Scene-based reasoning records —
********

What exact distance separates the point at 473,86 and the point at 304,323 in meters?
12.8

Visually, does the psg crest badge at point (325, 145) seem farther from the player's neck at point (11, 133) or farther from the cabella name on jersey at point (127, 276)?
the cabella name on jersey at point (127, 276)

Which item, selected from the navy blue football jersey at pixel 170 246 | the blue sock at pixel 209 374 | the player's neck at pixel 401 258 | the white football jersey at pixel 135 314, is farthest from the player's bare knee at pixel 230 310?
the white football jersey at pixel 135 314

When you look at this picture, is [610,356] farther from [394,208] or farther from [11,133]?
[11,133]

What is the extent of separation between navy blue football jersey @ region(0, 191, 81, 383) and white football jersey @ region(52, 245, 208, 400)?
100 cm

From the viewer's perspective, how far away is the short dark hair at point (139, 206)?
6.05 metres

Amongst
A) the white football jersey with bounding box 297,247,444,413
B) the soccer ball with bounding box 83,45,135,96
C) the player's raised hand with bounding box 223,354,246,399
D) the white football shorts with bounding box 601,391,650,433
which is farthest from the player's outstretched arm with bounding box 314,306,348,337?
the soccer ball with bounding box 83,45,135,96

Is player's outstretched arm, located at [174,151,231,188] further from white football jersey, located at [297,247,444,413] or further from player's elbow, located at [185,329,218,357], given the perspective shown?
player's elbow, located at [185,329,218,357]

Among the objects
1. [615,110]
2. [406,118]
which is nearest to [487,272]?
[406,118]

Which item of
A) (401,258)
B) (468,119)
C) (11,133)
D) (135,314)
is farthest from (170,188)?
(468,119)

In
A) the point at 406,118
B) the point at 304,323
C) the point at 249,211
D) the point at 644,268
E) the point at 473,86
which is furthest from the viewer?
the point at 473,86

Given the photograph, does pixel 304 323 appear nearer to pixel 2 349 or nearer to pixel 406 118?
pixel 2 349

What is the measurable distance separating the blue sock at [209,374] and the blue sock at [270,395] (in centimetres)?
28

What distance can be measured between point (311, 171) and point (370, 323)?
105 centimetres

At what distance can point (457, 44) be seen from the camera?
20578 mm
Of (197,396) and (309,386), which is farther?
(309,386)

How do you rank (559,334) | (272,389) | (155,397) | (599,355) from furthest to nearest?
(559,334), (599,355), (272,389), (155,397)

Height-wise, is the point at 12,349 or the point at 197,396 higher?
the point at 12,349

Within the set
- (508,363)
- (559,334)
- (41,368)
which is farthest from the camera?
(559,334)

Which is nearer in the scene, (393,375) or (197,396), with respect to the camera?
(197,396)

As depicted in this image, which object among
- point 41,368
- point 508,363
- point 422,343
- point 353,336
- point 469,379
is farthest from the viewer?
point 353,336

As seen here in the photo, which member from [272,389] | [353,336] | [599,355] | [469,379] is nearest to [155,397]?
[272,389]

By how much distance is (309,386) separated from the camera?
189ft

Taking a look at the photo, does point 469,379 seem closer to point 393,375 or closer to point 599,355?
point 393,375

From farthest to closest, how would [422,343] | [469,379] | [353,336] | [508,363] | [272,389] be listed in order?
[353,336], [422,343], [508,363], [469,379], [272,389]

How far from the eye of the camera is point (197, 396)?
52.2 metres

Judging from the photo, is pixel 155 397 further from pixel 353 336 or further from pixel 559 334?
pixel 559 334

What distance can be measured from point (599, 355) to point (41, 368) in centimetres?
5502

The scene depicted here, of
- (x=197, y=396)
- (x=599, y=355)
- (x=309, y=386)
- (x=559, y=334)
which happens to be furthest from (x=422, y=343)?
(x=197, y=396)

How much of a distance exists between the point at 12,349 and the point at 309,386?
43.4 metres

********

Beginning at the line that contains "Given the photograph, does", retype each line of the listing up to and including the last one, exactly as it stands, and nothing else.

Given the photograph, does pixel 304 323 appear nearer to pixel 2 349 or nearer to pixel 406 118?
pixel 2 349

What is the measurable distance separating the blue sock at [209,374] and the blue sock at [270,395] (in centimetres)?
28

What distance can be measured between point (311, 171) and point (370, 323)?
105 centimetres

At what distance can point (457, 44) be seen from the camera?
20578 mm
Of (197,396) and (309,386), which is farther?
(309,386)

How do you rank (559,334) | (272,389) | (155,397) | (599,355) from furthest to nearest?
(559,334), (599,355), (272,389), (155,397)

Height-wise, is the point at 12,349 or the point at 197,396 higher?
the point at 12,349

Within the set
- (508,363)
- (559,334)
- (41,368)
which is farthest from the camera?
(559,334)

Which is nearer in the scene, (393,375) or (197,396), with respect to the camera?
(197,396)

As depicted in this image, which object among
- point 41,368
- point 508,363
- point 422,343
- point 353,336
- point 469,379
is farthest from the viewer?
point 353,336

As seen here in the photo, which member from [272,389] | [353,336] | [599,355] | [469,379] is nearest to [155,397]?
[272,389]

By how much distance is (309,386) separated from the camera?
189ft

Taking a look at the photo, does point 469,379 seem closer to point 393,375 or closer to point 599,355?
point 393,375

From farthest to closest, how would [422,343] | [469,379] | [353,336] | [508,363] | [272,389] be listed in order?
[353,336], [422,343], [508,363], [469,379], [272,389]

How far from the eye of the camera is point (197, 396)?
52.2 metres

Judging from the photo, is pixel 155 397 further from pixel 353 336 or further from pixel 559 334?
pixel 559 334

What distance can be measured from point (599, 355) to point (41, 368) in centimetres?
5502

The scene depicted here, of
- (x=197, y=396)
- (x=599, y=355)
- (x=309, y=386)
- (x=559, y=334)
which happens to be furthest from (x=422, y=343)?
(x=197, y=396)

How much of a distance exists between the point at 12,349 and the point at 309,386?
43.4 metres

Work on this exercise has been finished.